Kalau saya lebih memilih masuk ke tempat pariwisata yang gratis atau semi gratis. Contoh sewaktu saya berkunjung ke Gyeongbokgung palace dan sekitarnya. Masuk ke istana-istana bisa kena ₩3000 per istana. Kalau ada 3 istana jadinya ₩9000. Masuk pake hanbok bisa gratis. Sewa hanboknya ₩10.000 per dua jam atau ₩15.000 per empat jam. Kalau dihitung-hitung keknya rugi duit yah sewa hanbok cuma buat masuk ke istana doang. Tapi pengalaman pake hanbok ngider 3 istana sampai ke bukcheon village keknya nutupin sih buat saya.  

Gyeongbokgung Palace
Hanbok Experince 

Maka dari itu cost untuk biaya lain-lain ini bisa amat sangat bervariasi.  Termasuk juga oleh-oleh dan belanja. Ada yang merasa hanya perlu beli gantungan kunci atau magnet tempel. Bisa jadi ada juga yang gak enakan sama orang kalau oleh-olehnya bukan kosmetik Korea atau tshirt/varsity yang Korea banget. 

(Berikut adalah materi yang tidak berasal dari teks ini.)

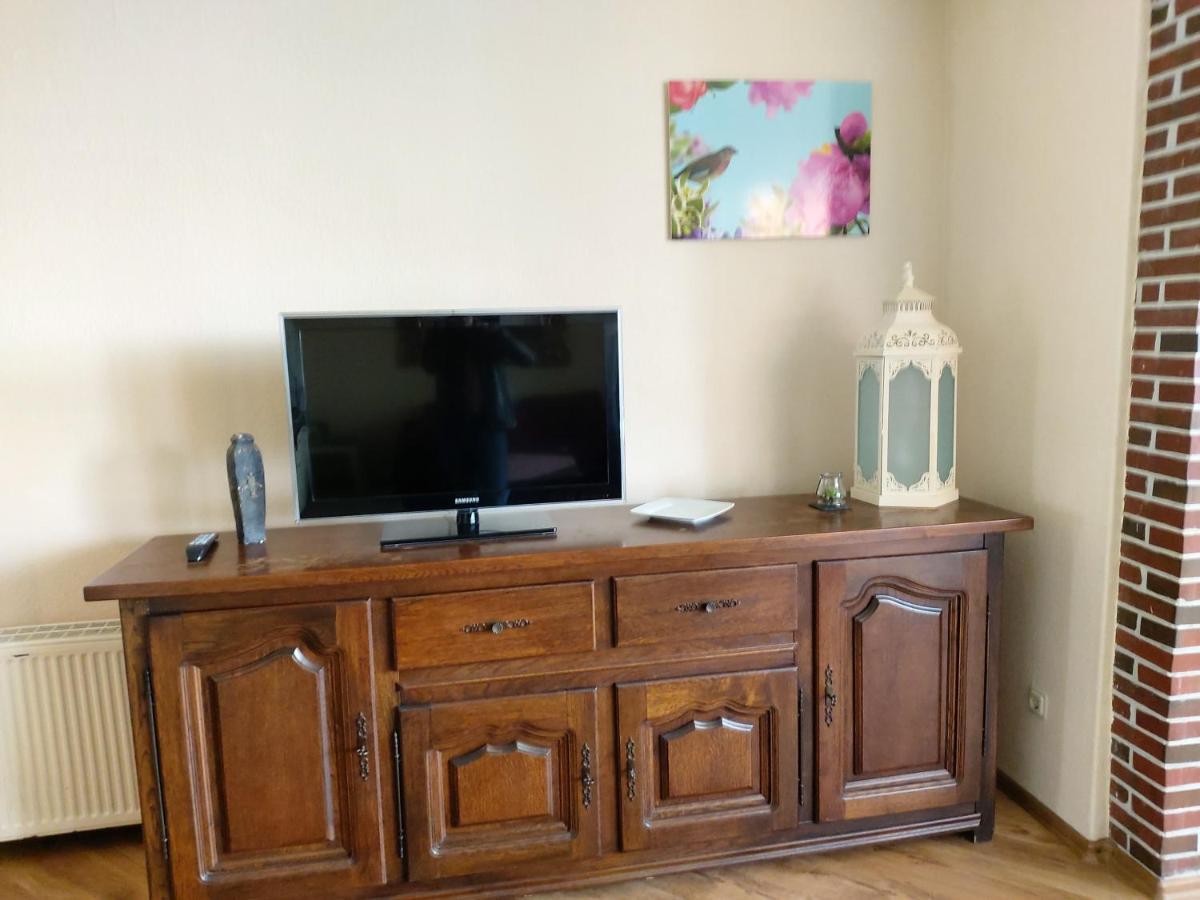 Apartamento Alte Schule Waddens Butjadingen Exterior foto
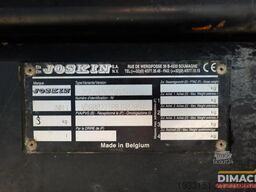 Joskin 22-45/50TP Joskin 22m3 kieper met starre assen ...
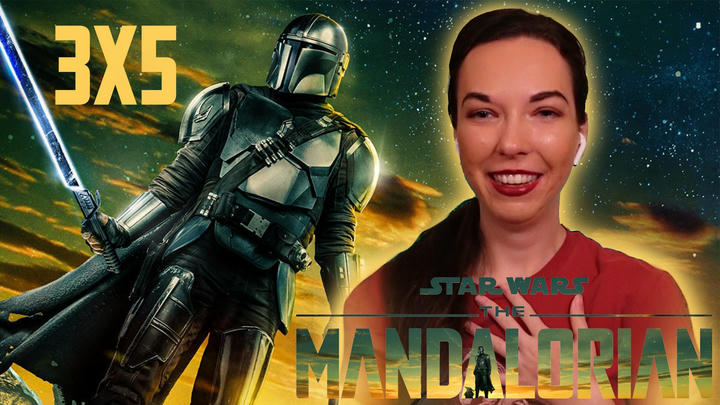 The Mandalorian 3x5 Full Length REACTION! "Chapter 21: The Pirate"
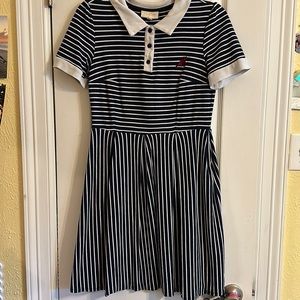 ModCloth collared meow dress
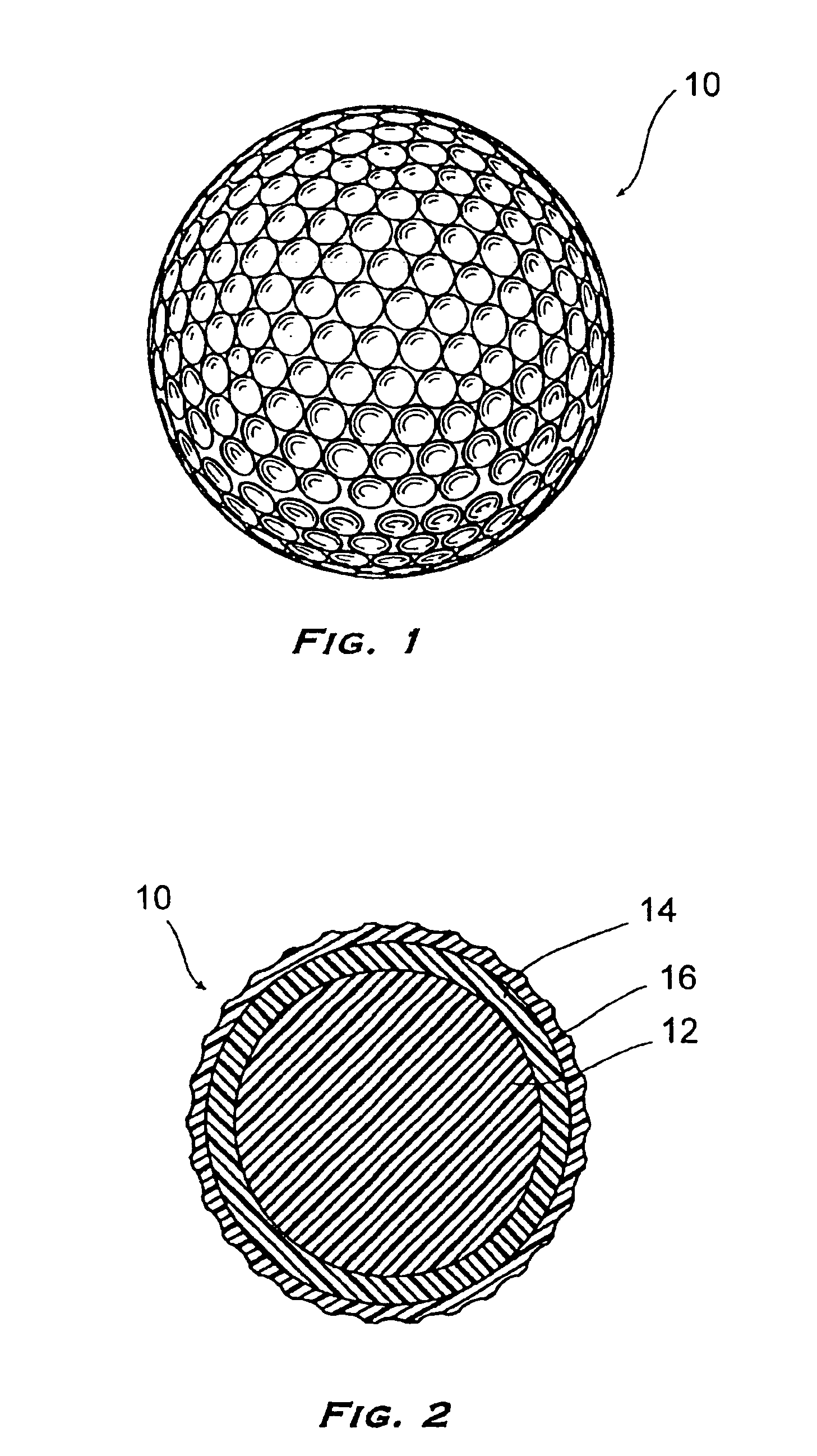 Multi-layer high spin golf ball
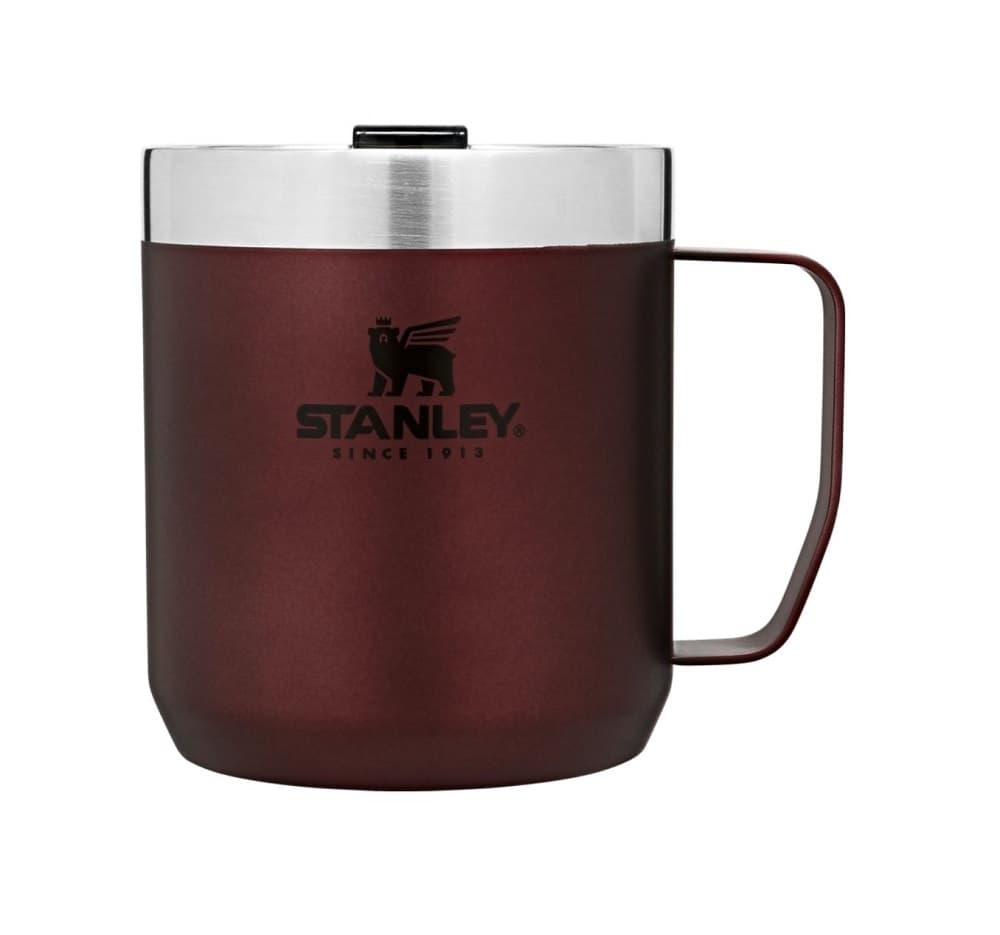 Caneca Térmica Stanley Classic Legendary Camp Mug 354ml - Bordo (70-20334-001) 1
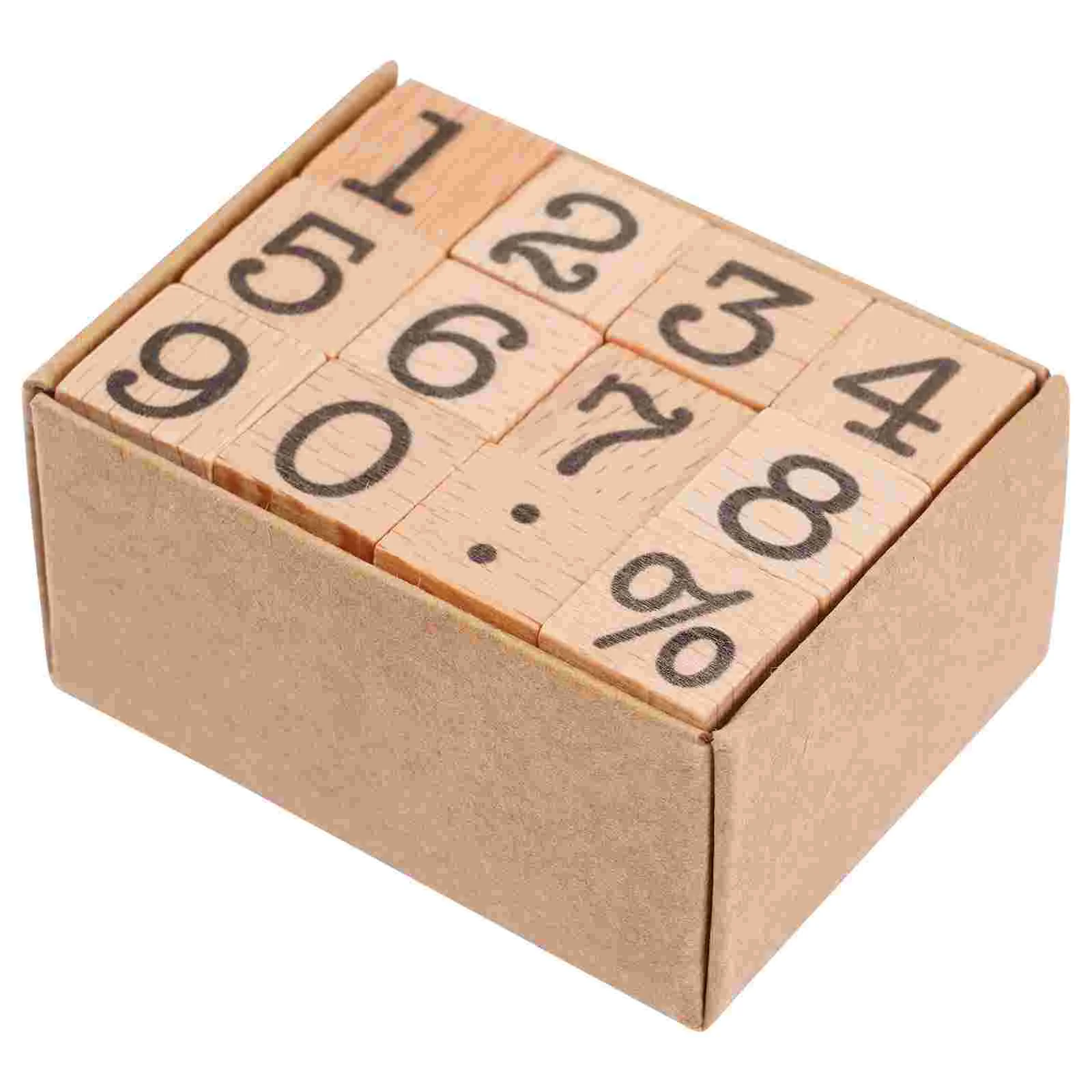 

Scrapbook Stamps Craft Ink Diary Kit Digital Journal Traditional Sealing Number Crafting DIY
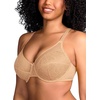 image:imageHSIA Minimizer Bras for Women Enchante Lace Underwire Bra for Heavy Breast  Full Coverage Breathable in Summer Plus Size Supportive Unlined Lifting Back Fat Smoothing Offer Natural Shape SoftBeige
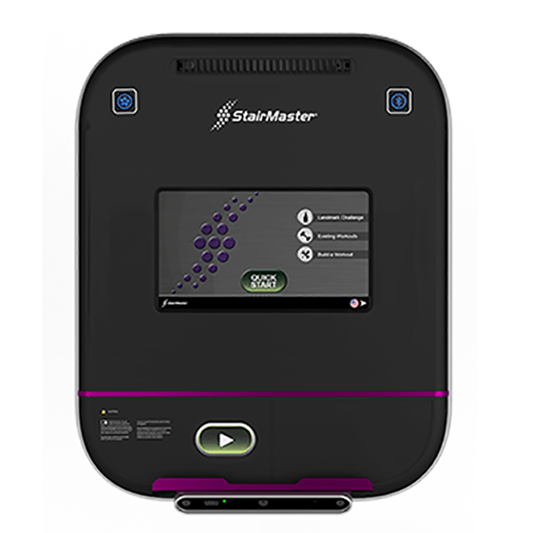 StairMaster 10" integrierter Touchscreen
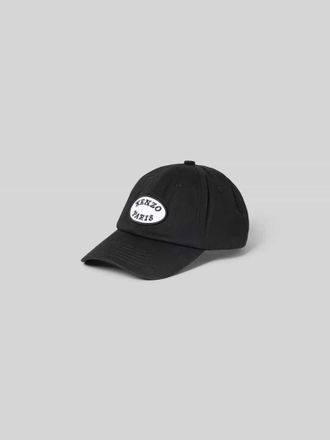 Kenzo Basecap mit Label-Patch in Black, Gr&ouml;&szlig;e 1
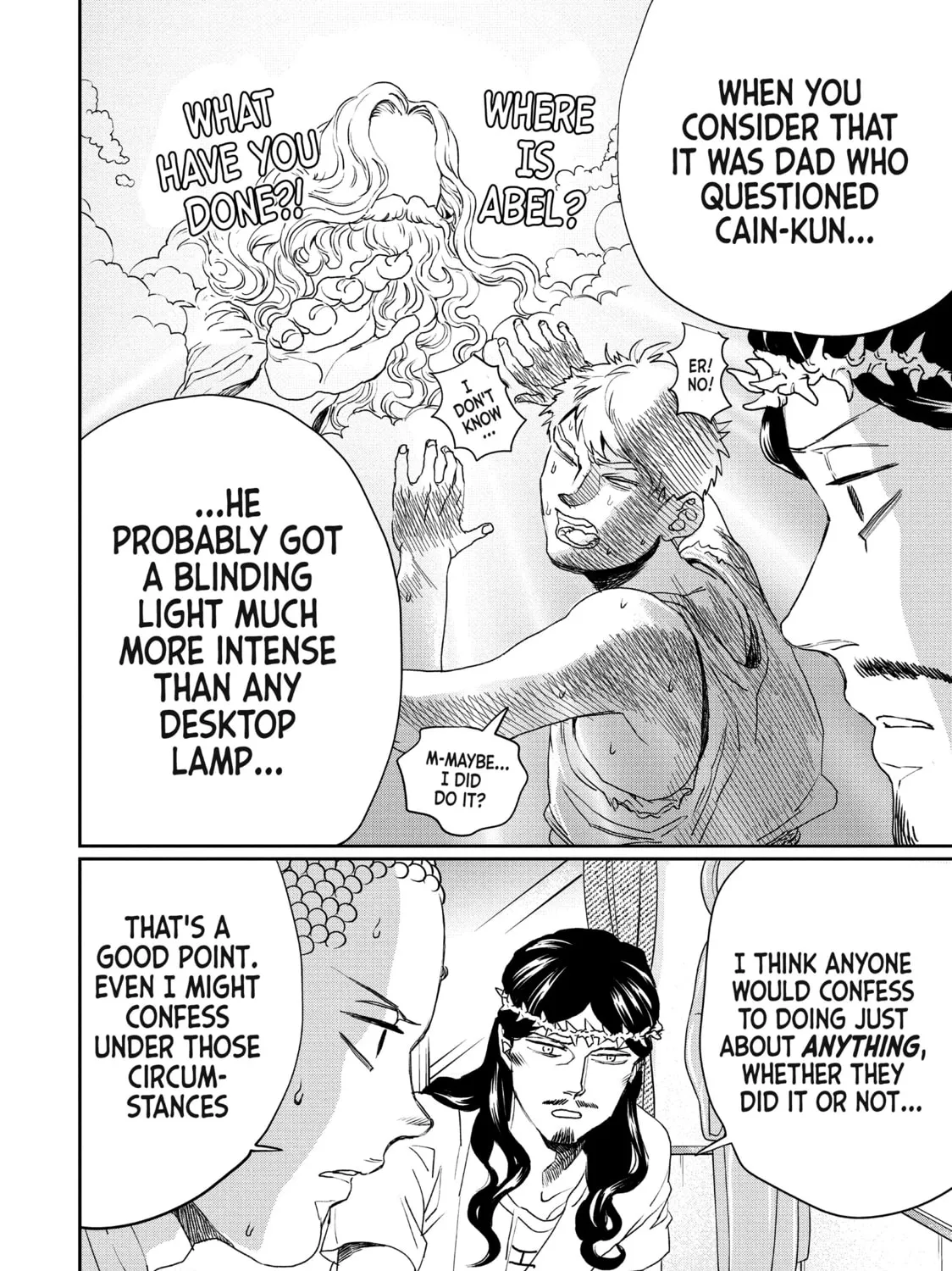 Read Saint Young Men chapter 105 image 6 on Lezhin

Belum lagi perempuan suka gak bisa nahan diri kalau liat make up atau baju yang lucu-lucu which are itu banyaaakkkkk banget di Seoul. Meski sudah memantapkan hati gak mau shopping, ada saatnya kamu akan khilaf di Myeongdong. Waspadalaaah! 

Budget yang Perlu Disiapkan Untuk Traveling Ke Korea

Overall, saya gak mau mentotalkan berapa duit yang saya keluarkan untuk biaya traveling ke Korea. (Saya gak bisa menyebut Seoul aja karena wilayah jelajahan sampai ke Songdo,Incheon juga).  Sekali lagi, biaya traveling itu sangat bervariasi tergantung pilihan kamu. Kata salah satu teman saya, satu-satunya yang pasti itu cuma biaya pembuatan Visa Korea Selatan aja. Itu juga bisa jadi berbeda tergantung kamu berada di Jakarta dan mengurus sendiri atau berada di luar Jakarta dan atau pakai jasa travel agent.


Sisa Duit 
Biaya traveling juga gak bisa dibanding-bandingkan ini murah ini mahal, kamu rugi saya untung. Karena sekali lagi, kembali ke itinerary, kemampuan finasial kamu, preferensi kenyamanan and a little bit luck juga. Dapat tiket promo full service airlines itu 'luck' juga loh.. but then again, bukan berarti kalau kemudian kamu dapat tiket budget airlines yang harganya gak promo itu sial. Emang jalannya gitu aja kali. Kadang sudah dipersiapkan jauh-jauh hari dan sesiap mungkin, ada hal-hal yang tak terduga bisa terjadi dan ngefek ke budget tiket. Jangan sedih... hehehe.

Prinsip saya secara sederhana seperti ini: sepanjang gak bikin saya ngutang dan tabungan saya habis sehabis habisnya, saya pilih yang membuat saya nyaman. 
Pada akhirnya liburan itu supaya kita senang, bukannya susah. 
Nah, diatas sudah saya kasi gambaran harga tiket,akomodasi,transportasi selama di sana, makan dan lain-lain. Silahkan buat budget plan sendiri sesuai kemampuan dan kemauan kamu. Happy traveling!